Molecular mechanisms underlying the choice of a single Dscam1 exon from mutually exclusive possibilities are best described for the exon 6 cluster. In this case, a single upstream docking site base-pairs with a stochastically chosen selector sequence preceding each exon 6 variant . This long-range interaction promotes localized dissociation of the splicing repressor hrp36 followed by recruitment of SR proteins that activate the inclusion of the selected exon-6 unit into mature mRNA . Optimal splicing of this exonic cluster also requires an RNA locus control region preceding the docking site .
Vertebrate Dscam genes lack extensive AS structure and neuronal self-recognition in this system depends on surface proteins encoded by clustered protocadherin genes.

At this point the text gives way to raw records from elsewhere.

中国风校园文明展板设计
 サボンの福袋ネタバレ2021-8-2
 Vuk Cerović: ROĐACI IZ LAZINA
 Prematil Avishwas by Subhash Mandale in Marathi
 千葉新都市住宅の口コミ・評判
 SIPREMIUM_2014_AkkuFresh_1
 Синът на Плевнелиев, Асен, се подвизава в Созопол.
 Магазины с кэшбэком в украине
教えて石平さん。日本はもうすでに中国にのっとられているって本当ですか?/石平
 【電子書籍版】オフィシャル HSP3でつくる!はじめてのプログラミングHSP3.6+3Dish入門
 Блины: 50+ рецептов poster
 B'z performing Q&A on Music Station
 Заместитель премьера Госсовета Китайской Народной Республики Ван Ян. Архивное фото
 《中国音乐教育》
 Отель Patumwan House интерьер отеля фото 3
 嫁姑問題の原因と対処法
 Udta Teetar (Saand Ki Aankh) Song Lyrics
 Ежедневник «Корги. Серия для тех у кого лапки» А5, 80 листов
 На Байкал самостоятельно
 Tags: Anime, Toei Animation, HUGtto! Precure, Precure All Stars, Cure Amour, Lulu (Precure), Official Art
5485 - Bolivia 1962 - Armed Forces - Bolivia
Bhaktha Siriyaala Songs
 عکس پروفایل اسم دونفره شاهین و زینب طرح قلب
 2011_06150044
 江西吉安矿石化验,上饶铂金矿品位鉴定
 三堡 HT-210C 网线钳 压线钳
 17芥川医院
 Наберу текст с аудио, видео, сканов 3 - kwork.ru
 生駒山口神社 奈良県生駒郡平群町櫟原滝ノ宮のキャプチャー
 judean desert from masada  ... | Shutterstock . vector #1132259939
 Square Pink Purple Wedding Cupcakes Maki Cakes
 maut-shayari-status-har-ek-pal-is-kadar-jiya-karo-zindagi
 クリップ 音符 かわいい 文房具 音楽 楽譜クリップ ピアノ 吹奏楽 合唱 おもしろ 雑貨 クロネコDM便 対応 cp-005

In mice, 3 protocadherin clusters, Pcdha, Pcdhb and Pcdhg, encode 14, 22 and 22 distinct Pcdh-α, Pcdh-β and Pcdh-γ surface determinants that can interact homophilically in trans, i.e. when expressed on different cell surfaces  (Figure 1B). Similar to Dscam1 in Drosophila, stochastically generated complements of Pcdh-α, Pcdh-β and Pcdh-γ are thought to mediate self-avoidance of neurites emanating from the same but not distinct neurons [37,38]. The ability of different Pcdh molecules expressed in the same cell to heterodimerize in cis provides an additional means for expanding the complexity of the surface code [39,40] (Figure 1B).
Pcdhbs are single-exon genes, whereas Pcdha and Pcdhg clusters contain arrays of first exons encoding the variable extracellular segment followed by three constitutive exons encoding the invariant intracellular domain (Figure 1B). Each first exon is preceded by a promoter that can be stochastically activated through a mechanism involving CTCF- and cohesin-mediated pairing with enhancer elements . Randomly activated first exons are then spliced with the downstream invariant part of the pre-mRNA. Importantly, single neurons often express several alternative Pcdha and Pcdhg isoforms detectable by RT-PCR .
Modulating protein functions
Formation of functional synapses in the vertebrates depends on interaction of presynaptically enriched proteins neurexins (NRXs) with their post-synaptic partners [41,42]. Each of the three genes encoding NRXs in mammals (Nrxn1, Nrxn2 and Nrxn3) contains two alternative promoters giving rise to the long (α) and short (β) protein variants. Along with combinatorial splicing at several alternative positions, SS1–SS6 for α and SS4–SS5 for β pre-mRNA, this can generate thousands distinct NRX isoforms [43,44].
Inclusion or skipping of alternative exons is known to modulate interaction of NRXs with its partners including the neuroligin protein family, leucine-rich repeat transmembrane neuronal protein 2 (LRRTM2) and cerebellin (Cbln) [41,42,45,46]. Genetically induced constitutive inclusion of the Nrxn3 SS4 exon has been shown to reduce recruitment of AMPA receptors to post-synaptic sites possibly as a result of altered trans-synaptic interactions between the NRX3 SS4-included [SS4(+)] isoform and LRRTM2, which is also known to interact with AMPA .
Nrxn promoters and alternative exons are extensively regulated as a function of neuronal type, maturity and physiological status [41,42]. This might allow different groups of neurons to modulate their synaptic properties by recruiting distinct repertoires of NRX ligands. Recent single-cell RT-qPCR analyses  confirmed this conclusion by showing that different types of neurons express characteristic repertoires of Nrxn isoforms. Interestingly, cortical projection neurons express almost exclusively SS4-skipped [SS4(−)] Nrxn1 and Nrxn3 mRNAs, whereas parvalbumin-positive interneurons and D2 receptor-positive medium spiny neurons (MSNs) tend to express a nearly equimolar mixture of the SS4(−) and the SS4(+) Nrxn1 mRNAs. Both D1 and D2 receptor-positive MSNs additionally contain comparable amounts of the SS4(−) and the SS4(+) Nrxn3 isoforms. It is tempting to speculate that isoform co-expression may expand NRX ligand repertoires in specific groups of neurons thus modulating their synaptic connectivity.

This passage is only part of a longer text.